TEXT PROVIDED:
Instead of talking about the college experience as a BFA Theatre Arts major at BU, I thought I'd discuss a philosophy of art that I hold: I firmly believe that the best mode of learning for an artist is through the consumption of other art. It is so important for us to be patrons of art and artists. It's not only a way of giving back to our fellow artists, but also a brilliant method of learning for our own artistic gain. Inspiration strikes from others, so it only makes sense that artists become inspired by the art of others.

For years, I have considered my intake of art in a variety of mediums as part of my work as an artist. Sure, I watch movies, read books, etc for fun, but saying I do it to enhance my artistic work makes me feel more productive and allows me to actively engage with and take in said art in critical and enlightening ways.

The books I read make me a better narrative writer. The plays I read make me a better playwright. The TV shows I watch make me a better long-form storyteller and TV actor. The films I watch make me a better specific storyteller and film actor. The plays I watch make me a better world-builder/image creator/stage actor. The music I listen to makes me a better short-form storyteller/musician/songwriter. The musicals I watch make me a better dynamic storyteller and musical theatre actor. There are no bounds to what I can learn from the intake of my artforms.

RAW DATA:

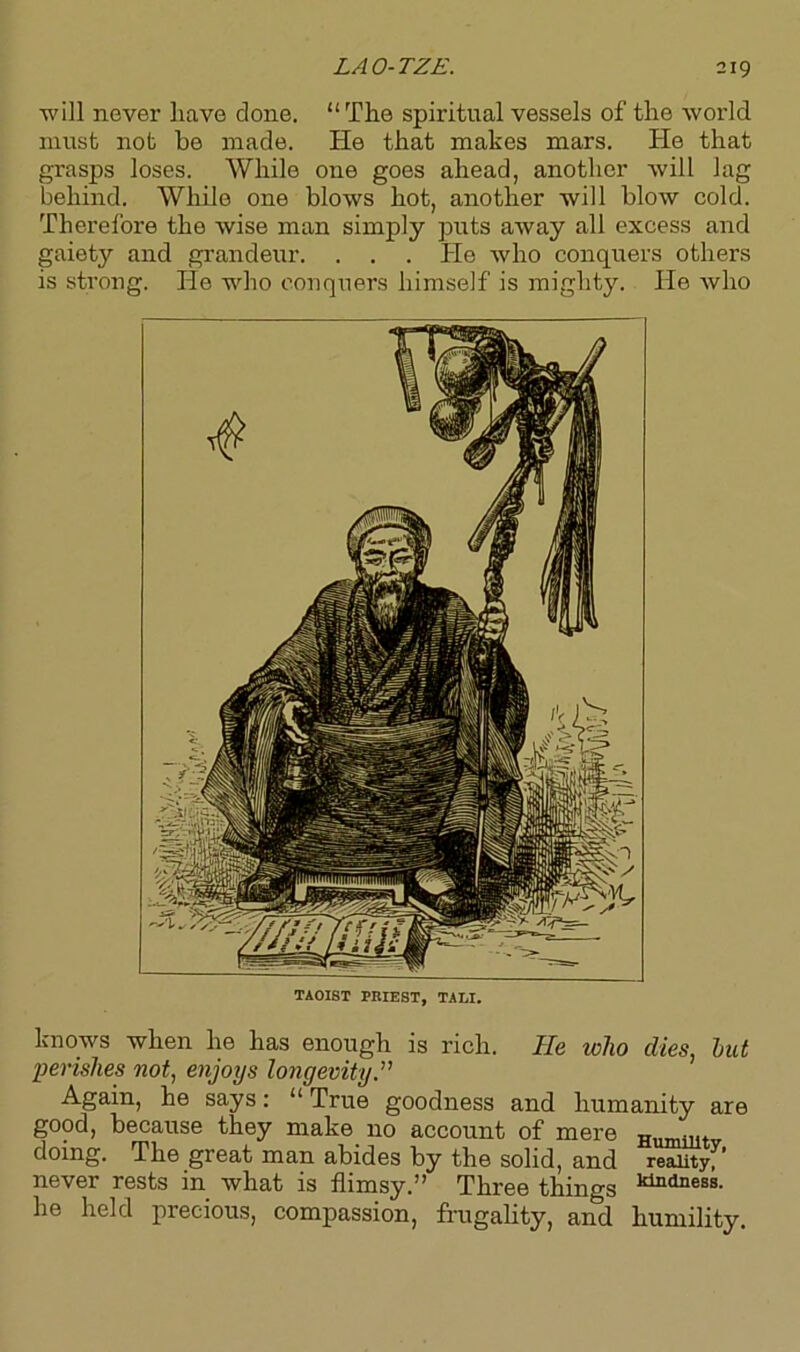 will never have done. “The spiritual vessels of the world must not be made. He that makes mars. He that grasps loses. While one goes ahead, another will lag behind. While one blows hot, another will blow cold. Therefore the wise man simply puts away all excess and gaiety and grandeur. . . . He who conquers others is strong. He who conquers himself is mighty. He who TAOIST PRIEST, TALI. knows when lie has enough is rich. He who dies, but perishes not, enjoys longevity.” Again, he says: “True goodness and humanity are good, because they make no account of mere Humillt doing. The great man abides by the solid, and reality, ’ never rests in what is flimsy.” Three things he held precious, compassion, frugality, and humility.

PROBLEMS AND TASKS:
(1) In the essay on learning through art, which art form does the writer say makes them a better dynamic storyteller and musical theatre actor?
(2) Pick up the essay on learning through art after its final sentence and continue writing it.
The material above has no connection to the essay on learning through art.

EXERCISE RESULTS:
(1) Watching musicals.

(2)
However, it isn't just our own artforms that we learn from. For me, visual arts aren't exactly my expertise nor are they my niche. Despite this, I constantly seek out visual art as a source for inspiration and enlightenment for my own self and art. There's no reason not to, what with the surplus of accessibility of visual art. Art is everywhere, conventional and unconventional, whether it's the currations and collections of visual art in museums and galleries (and an extra bonus, Boston University students get free entrance to the local museums), street art and graffiti along city walls and sidewalks, murals commissioned by cities, pictures hanging on café walls...

And it isn't just that. There's art in things simple as people in a window, grass rippling in the wind, history impacting today, feet pounding on gravel, the clouds moving and colliding. And I take it all in. I take a mental picture of it, stow it in the smallest caves of my brain so that I can look back on those moments-all that art-and weave those images into my own art. This art in everyday life is absolutely necessary to my process and my inspiration.